Мы ехали довольно долго. Наконец, машина остановилась неподалёку от берега реки. Узкая тропинка вела между стоявших друг за другом усадьб. Вокруг домов имелись сады — большей частью ухоженные. Мы прошли вдоль заборов, поглядели на участки и решили начать с Пола Кисворда — дом его отца стоял первым, и Абрамсон заявил, что лучше всего действовать по порядку.
Двухэтажная постройка весёлого зелёного цвета, с бордовой крышей, возвышалась в центре двора; из нее торчала короткая кирпичная труба, отверстие которой защищала от дождя выгнутая полоса кровельного железа.
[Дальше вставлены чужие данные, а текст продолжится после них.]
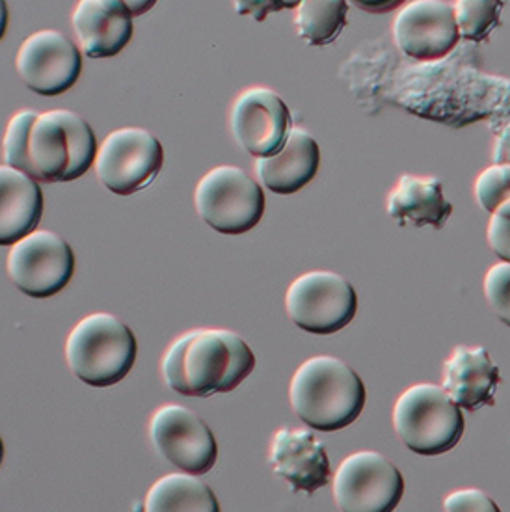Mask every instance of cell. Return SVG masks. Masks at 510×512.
Returning <instances> with one entry per match:
<instances>
[{"label": "cell", "mask_w": 510, "mask_h": 512, "mask_svg": "<svg viewBox=\"0 0 510 512\" xmlns=\"http://www.w3.org/2000/svg\"><path fill=\"white\" fill-rule=\"evenodd\" d=\"M349 2L367 14H388L401 8L406 0H349Z\"/></svg>", "instance_id": "obj_31"}, {"label": "cell", "mask_w": 510, "mask_h": 512, "mask_svg": "<svg viewBox=\"0 0 510 512\" xmlns=\"http://www.w3.org/2000/svg\"><path fill=\"white\" fill-rule=\"evenodd\" d=\"M71 25L88 58L120 54L133 38V15L121 0H79Z\"/></svg>", "instance_id": "obj_16"}, {"label": "cell", "mask_w": 510, "mask_h": 512, "mask_svg": "<svg viewBox=\"0 0 510 512\" xmlns=\"http://www.w3.org/2000/svg\"><path fill=\"white\" fill-rule=\"evenodd\" d=\"M148 512H218L220 505L211 486L194 473H168L149 488L144 501Z\"/></svg>", "instance_id": "obj_21"}, {"label": "cell", "mask_w": 510, "mask_h": 512, "mask_svg": "<svg viewBox=\"0 0 510 512\" xmlns=\"http://www.w3.org/2000/svg\"><path fill=\"white\" fill-rule=\"evenodd\" d=\"M492 159L494 164H510V120L497 127Z\"/></svg>", "instance_id": "obj_30"}, {"label": "cell", "mask_w": 510, "mask_h": 512, "mask_svg": "<svg viewBox=\"0 0 510 512\" xmlns=\"http://www.w3.org/2000/svg\"><path fill=\"white\" fill-rule=\"evenodd\" d=\"M332 492L339 511H395L404 496V477L384 455L358 451L339 464Z\"/></svg>", "instance_id": "obj_9"}, {"label": "cell", "mask_w": 510, "mask_h": 512, "mask_svg": "<svg viewBox=\"0 0 510 512\" xmlns=\"http://www.w3.org/2000/svg\"><path fill=\"white\" fill-rule=\"evenodd\" d=\"M321 166V148L304 129H293L280 153L259 157L255 174L265 189L280 196H291L309 185Z\"/></svg>", "instance_id": "obj_18"}, {"label": "cell", "mask_w": 510, "mask_h": 512, "mask_svg": "<svg viewBox=\"0 0 510 512\" xmlns=\"http://www.w3.org/2000/svg\"><path fill=\"white\" fill-rule=\"evenodd\" d=\"M255 354L239 334L198 328L177 337L164 352V382L185 397H211L237 390L254 373Z\"/></svg>", "instance_id": "obj_1"}, {"label": "cell", "mask_w": 510, "mask_h": 512, "mask_svg": "<svg viewBox=\"0 0 510 512\" xmlns=\"http://www.w3.org/2000/svg\"><path fill=\"white\" fill-rule=\"evenodd\" d=\"M43 215V192L25 172L0 168V244L12 246L36 231Z\"/></svg>", "instance_id": "obj_19"}, {"label": "cell", "mask_w": 510, "mask_h": 512, "mask_svg": "<svg viewBox=\"0 0 510 512\" xmlns=\"http://www.w3.org/2000/svg\"><path fill=\"white\" fill-rule=\"evenodd\" d=\"M239 15H252L255 21H265L270 14L296 8L302 0H233Z\"/></svg>", "instance_id": "obj_28"}, {"label": "cell", "mask_w": 510, "mask_h": 512, "mask_svg": "<svg viewBox=\"0 0 510 512\" xmlns=\"http://www.w3.org/2000/svg\"><path fill=\"white\" fill-rule=\"evenodd\" d=\"M393 429L412 453L438 457L457 447L466 419L442 386L423 382L406 388L395 401Z\"/></svg>", "instance_id": "obj_5"}, {"label": "cell", "mask_w": 510, "mask_h": 512, "mask_svg": "<svg viewBox=\"0 0 510 512\" xmlns=\"http://www.w3.org/2000/svg\"><path fill=\"white\" fill-rule=\"evenodd\" d=\"M386 209L401 228L412 224L416 228L430 226L443 230L455 207L447 202L440 179L406 174L399 177L395 189L391 190Z\"/></svg>", "instance_id": "obj_20"}, {"label": "cell", "mask_w": 510, "mask_h": 512, "mask_svg": "<svg viewBox=\"0 0 510 512\" xmlns=\"http://www.w3.org/2000/svg\"><path fill=\"white\" fill-rule=\"evenodd\" d=\"M94 129L73 110L41 112L30 127L28 159L41 183H69L84 176L97 159Z\"/></svg>", "instance_id": "obj_3"}, {"label": "cell", "mask_w": 510, "mask_h": 512, "mask_svg": "<svg viewBox=\"0 0 510 512\" xmlns=\"http://www.w3.org/2000/svg\"><path fill=\"white\" fill-rule=\"evenodd\" d=\"M365 384L360 375L334 356H313L300 365L289 386V401L309 429L337 432L362 416Z\"/></svg>", "instance_id": "obj_2"}, {"label": "cell", "mask_w": 510, "mask_h": 512, "mask_svg": "<svg viewBox=\"0 0 510 512\" xmlns=\"http://www.w3.org/2000/svg\"><path fill=\"white\" fill-rule=\"evenodd\" d=\"M121 2L127 6V10L131 12L133 17L148 14L153 10V6L157 4V0H121Z\"/></svg>", "instance_id": "obj_32"}, {"label": "cell", "mask_w": 510, "mask_h": 512, "mask_svg": "<svg viewBox=\"0 0 510 512\" xmlns=\"http://www.w3.org/2000/svg\"><path fill=\"white\" fill-rule=\"evenodd\" d=\"M15 287L30 298H51L68 287L75 272V254L53 231H32L12 244L6 261Z\"/></svg>", "instance_id": "obj_10"}, {"label": "cell", "mask_w": 510, "mask_h": 512, "mask_svg": "<svg viewBox=\"0 0 510 512\" xmlns=\"http://www.w3.org/2000/svg\"><path fill=\"white\" fill-rule=\"evenodd\" d=\"M443 511L447 512H499L496 501L477 488L455 490L443 499Z\"/></svg>", "instance_id": "obj_27"}, {"label": "cell", "mask_w": 510, "mask_h": 512, "mask_svg": "<svg viewBox=\"0 0 510 512\" xmlns=\"http://www.w3.org/2000/svg\"><path fill=\"white\" fill-rule=\"evenodd\" d=\"M499 367L484 347H457L443 364L442 388L462 410L496 405Z\"/></svg>", "instance_id": "obj_17"}, {"label": "cell", "mask_w": 510, "mask_h": 512, "mask_svg": "<svg viewBox=\"0 0 510 512\" xmlns=\"http://www.w3.org/2000/svg\"><path fill=\"white\" fill-rule=\"evenodd\" d=\"M460 40L455 8L447 0H410L395 15L393 41L417 62L445 60Z\"/></svg>", "instance_id": "obj_13"}, {"label": "cell", "mask_w": 510, "mask_h": 512, "mask_svg": "<svg viewBox=\"0 0 510 512\" xmlns=\"http://www.w3.org/2000/svg\"><path fill=\"white\" fill-rule=\"evenodd\" d=\"M36 118H38V112L34 110H19L8 122L4 140H2L4 164L17 168L28 176H32V164L28 159V135Z\"/></svg>", "instance_id": "obj_25"}, {"label": "cell", "mask_w": 510, "mask_h": 512, "mask_svg": "<svg viewBox=\"0 0 510 512\" xmlns=\"http://www.w3.org/2000/svg\"><path fill=\"white\" fill-rule=\"evenodd\" d=\"M149 438L162 459L181 472L205 475L215 468L218 459L215 434L190 408L161 406L149 419Z\"/></svg>", "instance_id": "obj_11"}, {"label": "cell", "mask_w": 510, "mask_h": 512, "mask_svg": "<svg viewBox=\"0 0 510 512\" xmlns=\"http://www.w3.org/2000/svg\"><path fill=\"white\" fill-rule=\"evenodd\" d=\"M455 17L464 40L481 43L499 27L505 2L503 0H455Z\"/></svg>", "instance_id": "obj_23"}, {"label": "cell", "mask_w": 510, "mask_h": 512, "mask_svg": "<svg viewBox=\"0 0 510 512\" xmlns=\"http://www.w3.org/2000/svg\"><path fill=\"white\" fill-rule=\"evenodd\" d=\"M15 69L34 94H66L81 77V49L60 30H38L21 43Z\"/></svg>", "instance_id": "obj_12"}, {"label": "cell", "mask_w": 510, "mask_h": 512, "mask_svg": "<svg viewBox=\"0 0 510 512\" xmlns=\"http://www.w3.org/2000/svg\"><path fill=\"white\" fill-rule=\"evenodd\" d=\"M285 311L300 330L332 336L347 328L358 311L352 283L337 272L311 270L298 276L285 293Z\"/></svg>", "instance_id": "obj_7"}, {"label": "cell", "mask_w": 510, "mask_h": 512, "mask_svg": "<svg viewBox=\"0 0 510 512\" xmlns=\"http://www.w3.org/2000/svg\"><path fill=\"white\" fill-rule=\"evenodd\" d=\"M475 198L490 215L510 220V164H494L475 181Z\"/></svg>", "instance_id": "obj_24"}, {"label": "cell", "mask_w": 510, "mask_h": 512, "mask_svg": "<svg viewBox=\"0 0 510 512\" xmlns=\"http://www.w3.org/2000/svg\"><path fill=\"white\" fill-rule=\"evenodd\" d=\"M164 149L159 138L142 127L116 129L101 142L95 174L116 196H133L161 174Z\"/></svg>", "instance_id": "obj_8"}, {"label": "cell", "mask_w": 510, "mask_h": 512, "mask_svg": "<svg viewBox=\"0 0 510 512\" xmlns=\"http://www.w3.org/2000/svg\"><path fill=\"white\" fill-rule=\"evenodd\" d=\"M484 297L497 319L510 328V263L501 261L484 276Z\"/></svg>", "instance_id": "obj_26"}, {"label": "cell", "mask_w": 510, "mask_h": 512, "mask_svg": "<svg viewBox=\"0 0 510 512\" xmlns=\"http://www.w3.org/2000/svg\"><path fill=\"white\" fill-rule=\"evenodd\" d=\"M135 334L116 315L97 311L75 324L66 341V360L75 377L92 388H110L135 367Z\"/></svg>", "instance_id": "obj_4"}, {"label": "cell", "mask_w": 510, "mask_h": 512, "mask_svg": "<svg viewBox=\"0 0 510 512\" xmlns=\"http://www.w3.org/2000/svg\"><path fill=\"white\" fill-rule=\"evenodd\" d=\"M229 127L237 144L259 159L282 151L293 131V118L280 95L265 86H255L233 101Z\"/></svg>", "instance_id": "obj_14"}, {"label": "cell", "mask_w": 510, "mask_h": 512, "mask_svg": "<svg viewBox=\"0 0 510 512\" xmlns=\"http://www.w3.org/2000/svg\"><path fill=\"white\" fill-rule=\"evenodd\" d=\"M347 15L349 0H302L296 6V32L311 47H326L347 27Z\"/></svg>", "instance_id": "obj_22"}, {"label": "cell", "mask_w": 510, "mask_h": 512, "mask_svg": "<svg viewBox=\"0 0 510 512\" xmlns=\"http://www.w3.org/2000/svg\"><path fill=\"white\" fill-rule=\"evenodd\" d=\"M270 468L289 485L291 492L313 496L332 483V466L323 442L308 429H280L269 453Z\"/></svg>", "instance_id": "obj_15"}, {"label": "cell", "mask_w": 510, "mask_h": 512, "mask_svg": "<svg viewBox=\"0 0 510 512\" xmlns=\"http://www.w3.org/2000/svg\"><path fill=\"white\" fill-rule=\"evenodd\" d=\"M486 237H488L490 248L496 252V256L510 263V220L490 215Z\"/></svg>", "instance_id": "obj_29"}, {"label": "cell", "mask_w": 510, "mask_h": 512, "mask_svg": "<svg viewBox=\"0 0 510 512\" xmlns=\"http://www.w3.org/2000/svg\"><path fill=\"white\" fill-rule=\"evenodd\" d=\"M194 205L209 228L222 235H242L265 215V194L248 172L222 164L198 181Z\"/></svg>", "instance_id": "obj_6"}]
</instances>
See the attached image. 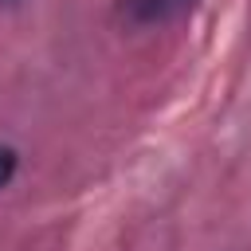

Вокруг дома лепились прочие сооружения. Одинокая свинья лежала, словно мёртвая. Должно быть, её не загнали до сих пор в хлев, давая поваляться в вечерней прохладе.
Абрамсон подошёл к калитке и, по-хозяйски перекинув руку через забор, поднял щеколду. Мы вошли во двор и направились к дому.
— Надеюсь, здесь нет собак, — негромко проговорила Глория, оглядываясь по сторонам.
— Не бойтесь, — отозвался полковник, поднимаясь на крыльцо. — Мы сумеем вас защитить.
— Вам когда-нибудь приходилось схватиться врукопашную с крупным псом?
— Слава Богу, нет. Но я и не собираюсь, — Абрамсон похлопал себя по кобуре. — Эта игрушка всегда заряжена.
Он постучал по стеклу и прислушался. Спустя некоторое время раздались шаги, белая занавеска отодвинулась, и в окошке показалось загорелое усатое лицо пожилого мужчины. Увидев форму Абрамсона, он поспешно отпер.
— Тед Кисворд? — спросил полковник.
— Да, так меня зовут, — тёмные глаза настороженно перебегали с одного посетителя на другого.
Мне показалось, что из глубины дома доносится запах печёных яблок.
— Мы бы хотели поговорить с твоим сыном, — сказал Абрамсон. — Это следователь из Лондона, лейтенант Глостер. А это господин Блаунт.
— Вам нужен Пол?
— Именно так, — подтвердил Абрамсон. — Он дома?
— Да, в хлеву. Он что-нибудь натворил, господин полковник?
— Нам нужно задать ему несколько вопросов.
— Я вас провожу, — сказал Кисворд, выходя на крыльцо. — Идёмте. Это связано с убийствами? — он обеспокоено взглянул на Абрамсона. — Пол ничего об этом не знает.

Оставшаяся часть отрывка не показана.